▶ _DO THIS_
Render the listing, from the line containing "What is the distance between the green" through the end of the listing (both ends included), as a Markdown table with the columns "Row" and "Line", leaving out blank lines.

━━━ DATASET

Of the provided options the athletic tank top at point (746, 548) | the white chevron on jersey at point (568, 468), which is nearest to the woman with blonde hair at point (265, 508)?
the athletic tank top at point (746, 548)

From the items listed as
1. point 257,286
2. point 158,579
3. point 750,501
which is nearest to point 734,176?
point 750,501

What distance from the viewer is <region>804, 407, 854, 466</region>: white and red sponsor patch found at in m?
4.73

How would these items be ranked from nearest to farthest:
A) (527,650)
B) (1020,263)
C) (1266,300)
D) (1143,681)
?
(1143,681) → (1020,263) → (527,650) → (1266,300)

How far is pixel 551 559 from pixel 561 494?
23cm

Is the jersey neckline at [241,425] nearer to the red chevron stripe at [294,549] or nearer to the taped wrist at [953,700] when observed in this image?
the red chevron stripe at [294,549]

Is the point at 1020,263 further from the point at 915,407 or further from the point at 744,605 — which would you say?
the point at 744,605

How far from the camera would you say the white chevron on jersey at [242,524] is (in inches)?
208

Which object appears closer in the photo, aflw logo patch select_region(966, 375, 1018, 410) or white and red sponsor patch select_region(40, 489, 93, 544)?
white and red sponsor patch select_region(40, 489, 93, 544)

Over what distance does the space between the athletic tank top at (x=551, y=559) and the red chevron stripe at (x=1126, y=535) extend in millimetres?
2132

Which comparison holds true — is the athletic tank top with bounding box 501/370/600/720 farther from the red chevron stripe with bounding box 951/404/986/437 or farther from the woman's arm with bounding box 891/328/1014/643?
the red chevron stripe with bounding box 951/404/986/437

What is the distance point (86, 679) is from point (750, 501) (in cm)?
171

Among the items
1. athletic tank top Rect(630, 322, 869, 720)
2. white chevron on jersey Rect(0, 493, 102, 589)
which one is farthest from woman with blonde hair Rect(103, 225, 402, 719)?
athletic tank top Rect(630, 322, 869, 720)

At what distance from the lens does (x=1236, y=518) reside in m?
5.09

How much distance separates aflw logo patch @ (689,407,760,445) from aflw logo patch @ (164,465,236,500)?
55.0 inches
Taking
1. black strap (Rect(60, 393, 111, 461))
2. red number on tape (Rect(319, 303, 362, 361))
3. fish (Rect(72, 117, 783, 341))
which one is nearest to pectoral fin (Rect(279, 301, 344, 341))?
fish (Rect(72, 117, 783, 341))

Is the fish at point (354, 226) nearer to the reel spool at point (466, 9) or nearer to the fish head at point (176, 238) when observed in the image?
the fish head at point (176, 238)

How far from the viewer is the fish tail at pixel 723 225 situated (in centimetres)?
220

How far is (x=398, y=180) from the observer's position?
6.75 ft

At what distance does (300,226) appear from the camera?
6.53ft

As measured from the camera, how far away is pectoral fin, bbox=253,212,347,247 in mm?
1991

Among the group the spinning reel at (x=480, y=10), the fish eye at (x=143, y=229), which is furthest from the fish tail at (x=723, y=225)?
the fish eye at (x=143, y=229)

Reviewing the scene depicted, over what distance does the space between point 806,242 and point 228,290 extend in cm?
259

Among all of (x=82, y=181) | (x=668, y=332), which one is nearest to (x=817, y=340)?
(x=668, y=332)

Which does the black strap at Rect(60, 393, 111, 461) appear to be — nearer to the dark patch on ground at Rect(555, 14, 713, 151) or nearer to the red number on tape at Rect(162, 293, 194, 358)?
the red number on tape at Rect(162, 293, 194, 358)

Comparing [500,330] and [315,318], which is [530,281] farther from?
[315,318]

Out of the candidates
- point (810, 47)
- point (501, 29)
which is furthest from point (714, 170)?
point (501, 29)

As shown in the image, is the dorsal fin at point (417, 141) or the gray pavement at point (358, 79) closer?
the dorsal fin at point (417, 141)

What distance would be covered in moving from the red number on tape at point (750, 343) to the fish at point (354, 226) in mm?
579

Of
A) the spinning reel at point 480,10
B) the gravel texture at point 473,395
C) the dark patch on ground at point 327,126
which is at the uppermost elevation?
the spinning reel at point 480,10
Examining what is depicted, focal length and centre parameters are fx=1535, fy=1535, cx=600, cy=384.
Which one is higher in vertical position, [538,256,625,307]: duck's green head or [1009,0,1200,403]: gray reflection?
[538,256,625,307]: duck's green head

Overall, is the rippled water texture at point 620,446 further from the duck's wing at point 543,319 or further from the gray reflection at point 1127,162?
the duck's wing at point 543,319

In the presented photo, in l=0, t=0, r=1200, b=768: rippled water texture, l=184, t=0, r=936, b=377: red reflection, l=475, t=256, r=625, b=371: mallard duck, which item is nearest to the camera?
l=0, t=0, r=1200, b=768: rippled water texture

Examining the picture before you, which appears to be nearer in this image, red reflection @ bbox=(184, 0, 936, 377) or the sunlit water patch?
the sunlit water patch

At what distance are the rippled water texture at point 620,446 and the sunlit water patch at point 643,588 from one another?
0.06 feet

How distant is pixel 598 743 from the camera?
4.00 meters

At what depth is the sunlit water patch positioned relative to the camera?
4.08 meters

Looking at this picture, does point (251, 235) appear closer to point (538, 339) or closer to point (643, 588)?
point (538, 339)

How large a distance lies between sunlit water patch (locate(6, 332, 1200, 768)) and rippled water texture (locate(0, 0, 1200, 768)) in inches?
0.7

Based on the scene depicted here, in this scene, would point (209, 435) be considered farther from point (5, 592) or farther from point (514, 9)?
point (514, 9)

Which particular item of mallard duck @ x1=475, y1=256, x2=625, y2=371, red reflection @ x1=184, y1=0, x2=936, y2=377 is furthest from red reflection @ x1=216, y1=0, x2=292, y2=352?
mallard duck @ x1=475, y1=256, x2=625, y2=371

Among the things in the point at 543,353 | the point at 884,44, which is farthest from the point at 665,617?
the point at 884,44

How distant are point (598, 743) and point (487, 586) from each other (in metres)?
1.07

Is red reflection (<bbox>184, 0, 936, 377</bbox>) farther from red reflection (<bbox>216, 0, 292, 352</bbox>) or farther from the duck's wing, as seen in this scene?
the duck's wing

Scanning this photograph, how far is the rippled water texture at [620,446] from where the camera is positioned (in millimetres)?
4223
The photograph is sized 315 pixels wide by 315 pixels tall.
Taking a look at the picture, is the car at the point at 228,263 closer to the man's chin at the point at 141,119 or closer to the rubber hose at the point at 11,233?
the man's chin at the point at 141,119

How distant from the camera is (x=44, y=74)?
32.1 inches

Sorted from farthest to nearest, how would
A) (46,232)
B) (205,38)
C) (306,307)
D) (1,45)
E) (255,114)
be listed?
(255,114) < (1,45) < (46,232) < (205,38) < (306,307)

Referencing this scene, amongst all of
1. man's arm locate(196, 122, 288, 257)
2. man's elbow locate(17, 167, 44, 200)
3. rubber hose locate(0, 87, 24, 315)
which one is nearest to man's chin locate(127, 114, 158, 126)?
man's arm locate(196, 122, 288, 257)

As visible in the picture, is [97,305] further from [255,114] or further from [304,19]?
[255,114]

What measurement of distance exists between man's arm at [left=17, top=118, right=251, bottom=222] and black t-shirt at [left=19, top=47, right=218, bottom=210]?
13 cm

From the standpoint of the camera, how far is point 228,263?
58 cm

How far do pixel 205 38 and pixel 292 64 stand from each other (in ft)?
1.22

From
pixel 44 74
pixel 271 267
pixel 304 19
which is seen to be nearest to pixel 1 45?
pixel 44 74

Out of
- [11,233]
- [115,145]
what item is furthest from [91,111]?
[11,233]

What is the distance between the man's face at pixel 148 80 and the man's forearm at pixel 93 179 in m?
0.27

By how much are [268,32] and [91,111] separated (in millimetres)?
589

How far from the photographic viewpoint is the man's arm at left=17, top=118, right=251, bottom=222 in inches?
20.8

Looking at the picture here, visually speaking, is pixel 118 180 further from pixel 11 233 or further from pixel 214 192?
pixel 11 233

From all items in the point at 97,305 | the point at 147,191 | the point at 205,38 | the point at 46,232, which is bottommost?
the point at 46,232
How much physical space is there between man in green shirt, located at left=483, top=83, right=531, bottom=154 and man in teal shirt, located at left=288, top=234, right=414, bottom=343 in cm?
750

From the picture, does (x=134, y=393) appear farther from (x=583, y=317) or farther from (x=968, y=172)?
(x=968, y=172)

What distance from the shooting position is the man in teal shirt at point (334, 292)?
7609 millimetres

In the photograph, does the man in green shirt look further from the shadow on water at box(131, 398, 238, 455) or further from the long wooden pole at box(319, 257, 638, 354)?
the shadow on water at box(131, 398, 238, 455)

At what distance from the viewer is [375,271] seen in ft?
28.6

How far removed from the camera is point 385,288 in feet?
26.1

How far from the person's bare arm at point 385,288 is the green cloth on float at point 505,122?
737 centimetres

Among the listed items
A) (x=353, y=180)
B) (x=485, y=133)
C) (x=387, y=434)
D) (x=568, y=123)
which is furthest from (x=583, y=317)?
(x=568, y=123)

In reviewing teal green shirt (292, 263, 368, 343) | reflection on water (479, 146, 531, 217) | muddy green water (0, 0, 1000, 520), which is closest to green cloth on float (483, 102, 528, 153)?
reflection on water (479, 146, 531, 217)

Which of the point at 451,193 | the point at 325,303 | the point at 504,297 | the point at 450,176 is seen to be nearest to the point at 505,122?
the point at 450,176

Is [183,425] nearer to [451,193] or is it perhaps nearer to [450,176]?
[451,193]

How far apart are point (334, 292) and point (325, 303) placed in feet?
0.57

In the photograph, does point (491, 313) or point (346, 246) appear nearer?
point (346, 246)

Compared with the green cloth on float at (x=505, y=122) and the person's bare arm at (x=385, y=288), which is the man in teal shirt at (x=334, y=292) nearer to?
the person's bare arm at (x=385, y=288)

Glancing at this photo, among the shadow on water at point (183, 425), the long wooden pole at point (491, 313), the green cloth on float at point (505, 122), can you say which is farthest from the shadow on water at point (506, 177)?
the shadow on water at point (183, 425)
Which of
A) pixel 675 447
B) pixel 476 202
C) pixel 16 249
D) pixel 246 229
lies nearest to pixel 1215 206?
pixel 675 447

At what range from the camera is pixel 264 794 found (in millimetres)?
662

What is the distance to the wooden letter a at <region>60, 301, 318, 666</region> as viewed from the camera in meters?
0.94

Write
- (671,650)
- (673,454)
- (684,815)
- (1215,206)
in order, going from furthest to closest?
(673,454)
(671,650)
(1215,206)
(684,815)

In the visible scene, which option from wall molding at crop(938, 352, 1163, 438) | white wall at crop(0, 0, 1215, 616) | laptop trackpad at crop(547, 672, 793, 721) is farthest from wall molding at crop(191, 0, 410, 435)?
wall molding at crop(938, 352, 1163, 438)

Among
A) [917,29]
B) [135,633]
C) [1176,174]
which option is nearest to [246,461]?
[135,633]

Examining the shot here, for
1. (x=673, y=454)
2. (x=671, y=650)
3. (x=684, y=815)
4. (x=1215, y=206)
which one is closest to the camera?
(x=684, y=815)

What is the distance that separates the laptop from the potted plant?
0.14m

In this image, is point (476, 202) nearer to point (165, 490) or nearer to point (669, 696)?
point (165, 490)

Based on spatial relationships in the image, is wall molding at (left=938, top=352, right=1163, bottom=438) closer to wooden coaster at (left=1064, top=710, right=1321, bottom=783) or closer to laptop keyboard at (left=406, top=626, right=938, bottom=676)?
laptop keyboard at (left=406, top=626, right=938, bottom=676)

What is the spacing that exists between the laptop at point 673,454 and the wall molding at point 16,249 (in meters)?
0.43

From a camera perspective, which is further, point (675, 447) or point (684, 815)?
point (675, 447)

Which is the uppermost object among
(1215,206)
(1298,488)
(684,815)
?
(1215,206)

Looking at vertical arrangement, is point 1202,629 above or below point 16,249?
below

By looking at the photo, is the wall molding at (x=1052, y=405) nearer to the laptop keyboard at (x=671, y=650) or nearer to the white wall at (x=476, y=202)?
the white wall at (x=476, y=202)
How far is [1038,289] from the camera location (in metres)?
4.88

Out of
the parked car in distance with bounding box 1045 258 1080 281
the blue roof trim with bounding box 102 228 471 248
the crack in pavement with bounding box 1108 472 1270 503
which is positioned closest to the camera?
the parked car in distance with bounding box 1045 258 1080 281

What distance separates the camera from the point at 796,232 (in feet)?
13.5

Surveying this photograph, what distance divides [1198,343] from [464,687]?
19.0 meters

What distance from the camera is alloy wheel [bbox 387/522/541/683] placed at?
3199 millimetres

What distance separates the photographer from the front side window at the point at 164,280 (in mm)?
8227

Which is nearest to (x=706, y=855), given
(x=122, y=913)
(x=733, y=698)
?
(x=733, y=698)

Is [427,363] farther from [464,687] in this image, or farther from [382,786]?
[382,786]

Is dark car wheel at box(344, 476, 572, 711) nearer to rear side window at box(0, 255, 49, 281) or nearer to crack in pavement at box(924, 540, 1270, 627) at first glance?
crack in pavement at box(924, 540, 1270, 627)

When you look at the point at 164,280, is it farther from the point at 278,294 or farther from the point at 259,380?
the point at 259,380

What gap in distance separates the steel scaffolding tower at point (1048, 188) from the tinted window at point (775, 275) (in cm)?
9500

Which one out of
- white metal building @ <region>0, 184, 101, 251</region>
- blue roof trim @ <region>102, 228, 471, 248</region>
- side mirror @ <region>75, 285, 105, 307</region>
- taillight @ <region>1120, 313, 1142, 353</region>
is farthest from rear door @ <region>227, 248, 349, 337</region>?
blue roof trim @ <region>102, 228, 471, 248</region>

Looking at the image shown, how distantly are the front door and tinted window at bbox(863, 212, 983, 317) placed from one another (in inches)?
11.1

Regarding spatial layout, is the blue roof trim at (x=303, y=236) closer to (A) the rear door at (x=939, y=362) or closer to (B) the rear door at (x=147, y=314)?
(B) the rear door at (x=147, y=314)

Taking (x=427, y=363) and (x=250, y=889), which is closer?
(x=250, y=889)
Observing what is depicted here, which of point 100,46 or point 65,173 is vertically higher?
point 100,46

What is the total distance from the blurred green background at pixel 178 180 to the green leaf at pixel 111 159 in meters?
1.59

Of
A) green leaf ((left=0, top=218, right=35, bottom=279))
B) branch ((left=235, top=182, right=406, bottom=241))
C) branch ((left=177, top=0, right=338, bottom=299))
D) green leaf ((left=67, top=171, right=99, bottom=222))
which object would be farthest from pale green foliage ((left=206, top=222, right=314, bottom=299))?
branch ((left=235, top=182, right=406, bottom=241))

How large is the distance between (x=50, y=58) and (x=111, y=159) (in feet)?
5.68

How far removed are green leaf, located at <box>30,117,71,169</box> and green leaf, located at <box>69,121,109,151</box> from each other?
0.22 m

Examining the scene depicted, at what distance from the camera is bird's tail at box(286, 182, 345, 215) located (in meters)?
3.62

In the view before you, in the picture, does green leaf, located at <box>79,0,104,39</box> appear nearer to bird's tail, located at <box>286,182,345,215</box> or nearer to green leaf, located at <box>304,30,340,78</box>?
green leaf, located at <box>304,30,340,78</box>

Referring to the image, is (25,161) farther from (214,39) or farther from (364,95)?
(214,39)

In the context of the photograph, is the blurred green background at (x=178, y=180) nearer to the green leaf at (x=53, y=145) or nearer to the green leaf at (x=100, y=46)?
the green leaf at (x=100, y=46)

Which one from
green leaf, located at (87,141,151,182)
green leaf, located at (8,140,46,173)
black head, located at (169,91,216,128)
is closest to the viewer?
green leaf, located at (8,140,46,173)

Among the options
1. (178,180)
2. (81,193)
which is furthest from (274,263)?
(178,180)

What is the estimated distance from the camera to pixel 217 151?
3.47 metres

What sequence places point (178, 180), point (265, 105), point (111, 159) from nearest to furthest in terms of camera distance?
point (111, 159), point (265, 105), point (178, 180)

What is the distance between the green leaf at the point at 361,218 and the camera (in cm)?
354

━━━━━━

▶ _FINAL RESULT_
| Row | Line |
|---|---|
| 1 | What is the distance between the green leaf at the point at 361,218 and the camera (in cm)? |
| 2 | 354 |